Nîmes : S’estimant victimes de discrimination, quatre clubs de sport féminins saisissent le défenseur des droits
Égalité•Les quatre clubs ne toucheront plus un euro de l’agglomération de Nîmes en 2023. De son côté la collectivité dénonce un procès d’intention et évoque des décisions fondées sur le droitJérôme Diesnis
L'essentiel
- Quatre clubs féminins ont saisi le défenseur des droits, s’estimant victime de discrimination.
- Ils dénoncent la décision de l’agglomération d’arrêter de les financer, alors qu’elle continue à abonder les clubs masculins de foot, hand et rugby.
- Pour l’agglomération, il s’agit d’une obligation juridique. En continuant ces financements, elle se serait mis hors-la-loi, n’ayant pas la compétence en matière de sports.
Quatre clubs féminins (volley, football, basket et hand) de l’agglomération de Nîmes ont décidé de saisir le défenseur des droits. Ils s’estiment « victimes de la part de la communauté d’agglomération d’une discrimination en raison du sexe, ce qui est susceptible de constituer une infraction pénale au sens des articles 225-1 et 432-7 du Code pénal », souligne leur avocate Hortense Douard. Le dossier a été déposé de façon symbolique ce 8 mars, journée internationale des droits des femmes.
« Ces quatre clubs représentent plus de 1.200 licenciées féminines sur le territoire de Nîmes Métropole et vingt salariés, expliquent les dirigeants dans un communiqué commun. Ils sont mis en danger depuis septembre dernier à la suite du soudain retrait de la métropole dans leur financement. » Les handballeuses de Bouillargues et les footballeuses évoluent en D2 (l’antichambre de l’élite), Nîmes Volley-Ball en N2 et les basketteuses en prénationale.
Depuis juillet 2020, changement de politique
La fin du versement à ces quatre clubs (de 60.000 euros pour le hand à 15.000 euros pour le basket) est la dernière étape d’un processus engagé à l’arrivée de la nouvelle équipe dirigeante à l’agglo en juillet 2020, après l’élection à la présidence de Franck Proust (LR). « On nous fait un procès d’intention. Il ne s’agit en aucune manière de viser les femmes, souligne le directeur de cabinet, Bernard Baumelou. Nous avons hérité d’une situation intenable juridiquement. La précédente mandature a multiplié par cinq les aides à un certain nombre de clubs en cinq ans. Or, l’agglomération de Nîmes n’a pas la compétence en matière de sport et n’a pas à subventionner de clubs sportifs. En 2020, nous avons d’ailleurs arrêté de financer une vingtaine de structures, mixtes ou masculins. Pour ces quatre clubs, on a au contraire choisi une baisse sur plusieurs années pour leur permettre d’anticiper ».

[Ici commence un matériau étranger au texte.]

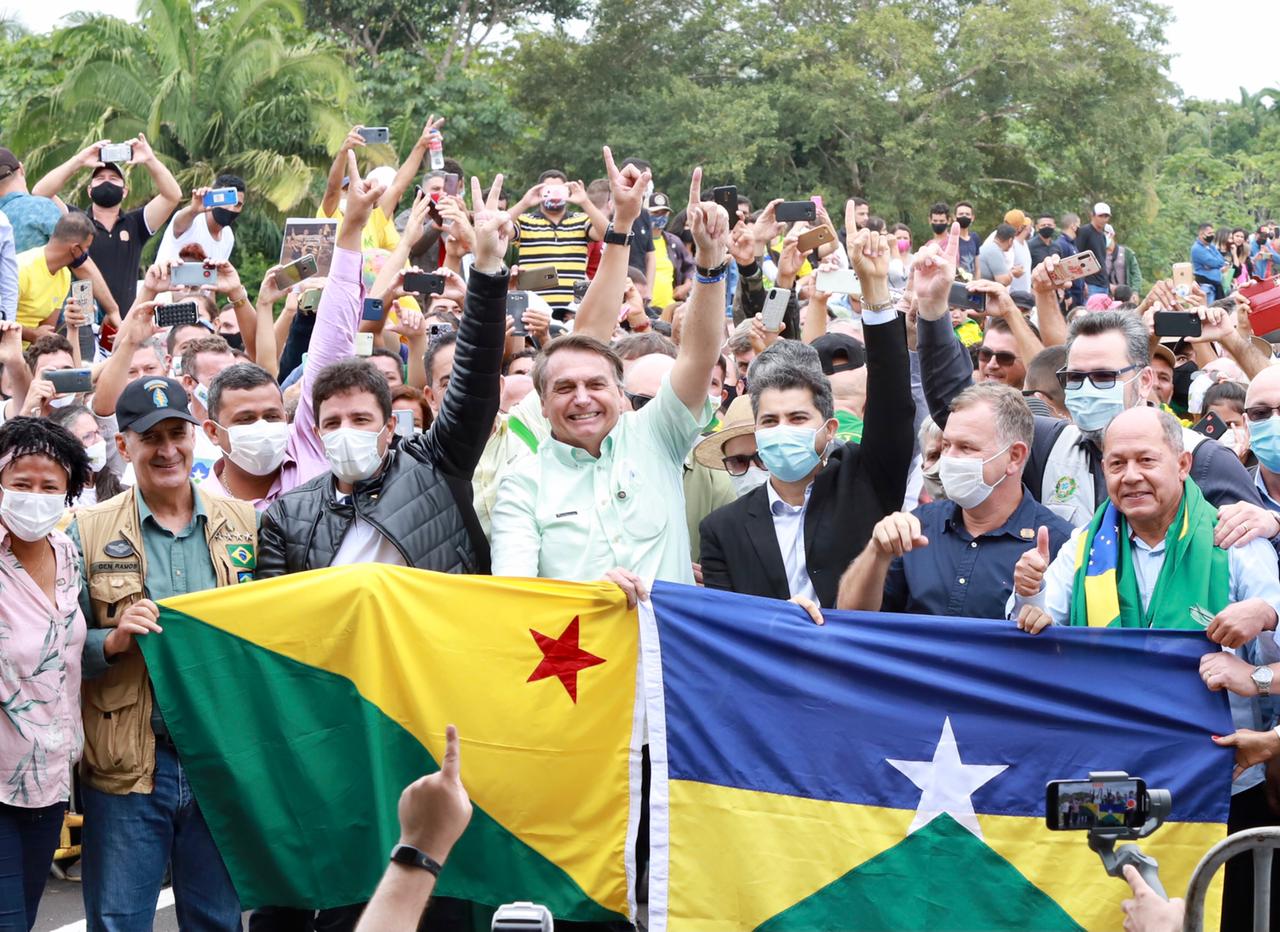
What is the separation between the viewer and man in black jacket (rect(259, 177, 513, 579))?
5.57m

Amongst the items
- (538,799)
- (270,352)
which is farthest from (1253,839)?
(270,352)

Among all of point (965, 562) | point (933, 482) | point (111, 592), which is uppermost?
point (933, 482)

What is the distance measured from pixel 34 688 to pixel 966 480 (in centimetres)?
298

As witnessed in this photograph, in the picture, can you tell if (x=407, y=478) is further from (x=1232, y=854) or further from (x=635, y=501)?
(x=1232, y=854)

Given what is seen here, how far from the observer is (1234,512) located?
16.4 feet

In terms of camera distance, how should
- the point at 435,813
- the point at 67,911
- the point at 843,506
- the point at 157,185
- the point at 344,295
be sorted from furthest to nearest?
the point at 157,185 < the point at 67,911 < the point at 344,295 < the point at 843,506 < the point at 435,813

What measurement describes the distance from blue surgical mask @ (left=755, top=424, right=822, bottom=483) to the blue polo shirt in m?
0.45

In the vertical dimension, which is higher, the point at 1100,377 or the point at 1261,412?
the point at 1100,377

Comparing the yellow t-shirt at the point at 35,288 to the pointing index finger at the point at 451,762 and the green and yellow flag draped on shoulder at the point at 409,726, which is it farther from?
the pointing index finger at the point at 451,762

Pour les quatre clubs féminins, pourtant, l’équité est bafouée. « Les contrats de marché public jusqu’ici conclus reposaient sur des prestations de communication, ce que la métropole est habilitée à faire et qu’elle continue de faire auprès des clubs masculins. » Trois clubs masculins continuent de percevoir des sommes de l’agglomération. « Pour le club de foot (50.000 euros) du Nîmes Olympique (L2) et du Hand (200.000 euros) de l’Usam (Star Ligue), nous pouvons poursuivre les contrats de marché public par la promotion de l’image, justifie Bernard Baumelou. Ceci, grâce à la visibilité médiatique et leur exposition sur les chaînes nationales. D’ailleurs ce marché s’arrêtera si Nîmes Olympique est relégué en National. Concernant le Rugby Club nîmois (N2), le marché public (57.000 euros) concerne notre compétence pour le développement économique. Le rugby possède un club d’entreprises avec plus de 300 entreprises partenaires. Ce marché public nous permet d’y intervenir régulièrement ».
Le dossier dans les mains du défenseur des droits
Pas du tout convaincus par ces explications, les clubs féminins ont donc saisi la Défenseure des droits. « Elle va interroger Nîmes Métropole et lui demander de s’expliquer sur cette situation. Elle dispose également d’un pouvoir d’investigations », précise Hortense Douard, à France Bleu Gard Lozère. « En fonction des éléments, elle pourrait demander à Nîmes Métropole de revoir sa position et, si l’institution ne défère pas à cette invitation, lui transmettre une recommandation. Enfin, elle dispose d’un pouvoir d’injonction, qui est un pouvoir ultime ».